2.1.8 Architecture and technical overview
This section discusses the overall system architecture with its major components
described in the following sections. The bandwidths that are provided throughout
the section are theoretical maximums used for reference. You should always
obtain real-world performance measurements using production workloads.
Memory subsystem
The p5-570 memory controller is internal to the POWER5 chip. It interfaces to
either two (DDR1) or four (DDR2) SMI-II buffer chips and eight pluggable DIMMs
per processor card. The minimum memory for a p5-570 processor-based system
is 2 GB. The maximum installable memory is 512 GB (using DDR1 memory
DIMM technology). The p5-570 total memory depends on the number of
available processor cards.
Chapter 2. System planning and design
13
PCI-X slots and adapters
PCI-X, where the X stands for extended, is an enhanced PCI bus that delivers a
bandwidth of up to 1 GBps, running a 64-bit bus at 133 MHz.
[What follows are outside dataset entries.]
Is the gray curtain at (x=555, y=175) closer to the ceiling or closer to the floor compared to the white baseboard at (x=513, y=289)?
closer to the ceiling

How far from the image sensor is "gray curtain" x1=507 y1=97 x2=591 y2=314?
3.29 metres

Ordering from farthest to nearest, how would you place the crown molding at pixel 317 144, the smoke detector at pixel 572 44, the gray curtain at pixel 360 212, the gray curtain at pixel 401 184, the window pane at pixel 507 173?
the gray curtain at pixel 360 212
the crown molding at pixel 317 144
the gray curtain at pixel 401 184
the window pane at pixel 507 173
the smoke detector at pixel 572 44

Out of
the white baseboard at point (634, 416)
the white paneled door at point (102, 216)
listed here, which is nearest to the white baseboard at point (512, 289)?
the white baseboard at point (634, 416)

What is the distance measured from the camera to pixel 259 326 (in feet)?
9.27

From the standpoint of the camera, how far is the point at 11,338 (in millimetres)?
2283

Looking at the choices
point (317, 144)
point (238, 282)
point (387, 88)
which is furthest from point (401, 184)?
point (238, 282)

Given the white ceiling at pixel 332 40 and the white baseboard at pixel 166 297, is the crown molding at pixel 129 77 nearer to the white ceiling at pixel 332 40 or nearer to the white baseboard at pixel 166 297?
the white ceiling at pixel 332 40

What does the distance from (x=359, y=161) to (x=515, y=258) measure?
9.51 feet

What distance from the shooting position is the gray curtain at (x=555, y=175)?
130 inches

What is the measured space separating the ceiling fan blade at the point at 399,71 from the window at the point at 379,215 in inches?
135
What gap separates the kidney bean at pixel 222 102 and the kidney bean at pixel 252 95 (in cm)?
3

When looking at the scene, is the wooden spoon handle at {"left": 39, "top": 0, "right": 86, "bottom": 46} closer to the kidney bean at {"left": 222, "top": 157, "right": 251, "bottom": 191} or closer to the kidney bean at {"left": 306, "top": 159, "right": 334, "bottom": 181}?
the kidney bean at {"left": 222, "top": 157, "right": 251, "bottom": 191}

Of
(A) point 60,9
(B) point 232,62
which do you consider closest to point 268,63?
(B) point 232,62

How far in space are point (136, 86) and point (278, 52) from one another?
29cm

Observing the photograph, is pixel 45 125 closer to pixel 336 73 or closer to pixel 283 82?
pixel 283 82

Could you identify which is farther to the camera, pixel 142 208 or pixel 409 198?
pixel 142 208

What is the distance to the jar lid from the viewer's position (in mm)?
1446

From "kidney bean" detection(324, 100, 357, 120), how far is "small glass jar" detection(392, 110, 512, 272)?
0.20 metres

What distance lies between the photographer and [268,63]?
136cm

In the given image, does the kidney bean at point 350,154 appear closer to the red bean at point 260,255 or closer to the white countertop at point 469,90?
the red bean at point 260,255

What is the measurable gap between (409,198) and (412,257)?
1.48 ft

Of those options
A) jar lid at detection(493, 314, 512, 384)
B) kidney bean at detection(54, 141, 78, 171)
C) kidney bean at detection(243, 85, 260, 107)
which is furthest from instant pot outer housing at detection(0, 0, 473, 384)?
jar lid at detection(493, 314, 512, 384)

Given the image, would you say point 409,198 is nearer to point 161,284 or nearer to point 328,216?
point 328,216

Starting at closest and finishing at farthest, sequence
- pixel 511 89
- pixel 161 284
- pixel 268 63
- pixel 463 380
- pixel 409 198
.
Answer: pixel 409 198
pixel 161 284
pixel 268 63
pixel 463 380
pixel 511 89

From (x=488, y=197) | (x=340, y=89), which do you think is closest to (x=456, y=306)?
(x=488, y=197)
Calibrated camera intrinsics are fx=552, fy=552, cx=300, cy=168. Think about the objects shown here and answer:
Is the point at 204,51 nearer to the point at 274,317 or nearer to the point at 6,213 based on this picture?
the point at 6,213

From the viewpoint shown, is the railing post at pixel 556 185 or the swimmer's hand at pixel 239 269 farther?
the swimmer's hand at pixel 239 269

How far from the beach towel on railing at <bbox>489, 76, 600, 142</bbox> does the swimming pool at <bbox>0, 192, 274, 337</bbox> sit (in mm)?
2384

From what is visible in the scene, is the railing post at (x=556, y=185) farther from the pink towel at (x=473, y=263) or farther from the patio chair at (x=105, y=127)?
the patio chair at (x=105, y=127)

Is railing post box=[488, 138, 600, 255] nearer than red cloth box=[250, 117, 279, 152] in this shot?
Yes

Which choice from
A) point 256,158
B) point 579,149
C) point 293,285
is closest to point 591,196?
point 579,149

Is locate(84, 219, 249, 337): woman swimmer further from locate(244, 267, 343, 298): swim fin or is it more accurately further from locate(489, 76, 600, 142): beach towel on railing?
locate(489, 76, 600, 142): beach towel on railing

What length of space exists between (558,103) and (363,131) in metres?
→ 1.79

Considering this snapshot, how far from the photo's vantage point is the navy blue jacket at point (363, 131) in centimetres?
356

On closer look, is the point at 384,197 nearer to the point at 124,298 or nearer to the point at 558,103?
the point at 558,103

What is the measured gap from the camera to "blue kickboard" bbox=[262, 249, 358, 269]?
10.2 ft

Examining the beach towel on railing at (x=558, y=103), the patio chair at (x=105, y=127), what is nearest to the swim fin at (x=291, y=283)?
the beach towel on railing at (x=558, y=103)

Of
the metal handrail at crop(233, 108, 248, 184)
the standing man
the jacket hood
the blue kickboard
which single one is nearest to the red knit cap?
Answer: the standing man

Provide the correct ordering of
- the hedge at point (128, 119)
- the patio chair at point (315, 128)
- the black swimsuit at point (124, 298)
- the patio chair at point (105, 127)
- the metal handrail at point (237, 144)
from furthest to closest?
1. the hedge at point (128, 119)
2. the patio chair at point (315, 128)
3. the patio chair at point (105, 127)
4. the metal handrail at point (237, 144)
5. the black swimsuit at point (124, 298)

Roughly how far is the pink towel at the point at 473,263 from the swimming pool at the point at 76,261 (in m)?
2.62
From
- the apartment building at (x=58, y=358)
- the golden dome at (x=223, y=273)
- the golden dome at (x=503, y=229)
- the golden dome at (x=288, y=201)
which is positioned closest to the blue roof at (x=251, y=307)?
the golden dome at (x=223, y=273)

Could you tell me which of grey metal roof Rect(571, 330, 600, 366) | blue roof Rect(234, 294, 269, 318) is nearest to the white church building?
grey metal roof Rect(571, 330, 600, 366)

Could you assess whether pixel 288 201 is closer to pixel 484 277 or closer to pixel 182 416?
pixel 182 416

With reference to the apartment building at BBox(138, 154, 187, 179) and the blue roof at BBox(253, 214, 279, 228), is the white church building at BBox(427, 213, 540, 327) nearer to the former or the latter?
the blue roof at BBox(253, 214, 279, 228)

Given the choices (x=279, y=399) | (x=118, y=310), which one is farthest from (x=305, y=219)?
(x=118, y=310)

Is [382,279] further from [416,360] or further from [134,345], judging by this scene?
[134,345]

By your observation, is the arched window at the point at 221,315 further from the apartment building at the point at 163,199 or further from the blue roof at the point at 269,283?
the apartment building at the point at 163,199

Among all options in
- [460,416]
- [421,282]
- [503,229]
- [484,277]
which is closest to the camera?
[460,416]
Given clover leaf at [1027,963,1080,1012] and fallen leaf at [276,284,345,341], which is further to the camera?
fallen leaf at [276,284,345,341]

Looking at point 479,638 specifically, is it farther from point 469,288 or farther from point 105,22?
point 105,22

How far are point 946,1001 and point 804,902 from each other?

PCI-X is
backward-compatible, so the p5-570 can support existing 3.3 V PCI adapters.
The system planar provides six PCI-X slots and several integrated PCI devices
that interface the three PCI-X to PCI-X bridges to the primary PCI-X buses on the
PCI-X host bridge chip.
PCI-X slot 6 can accept a short PCI-X or PCI card, and its space is shared with
the Remote I/O expansion card. Therefore, if the Remote I/O expansion card is
installed, this slot must remain empty. The remaining PCI-X slots are full-length
cards. The dual 1 Gb Ethernet adapter is integrated on the system planar.
The PCI-X slots in the p5-570 system support hot-plug and Extended Error
Handling (EEH). In the unlikely event of a problem, EEH-enabled adapters
respond to a special data packet that is generated from the affected PCI-X slot
hardware by calling system firmware, which examines the affected bus, allows
the device driver to reset it, and continues without a system reboot.
64-bit and 32-bit adapters
IBM offers 64-bit adapter options for the p5-570 as well as 32-bit adapters.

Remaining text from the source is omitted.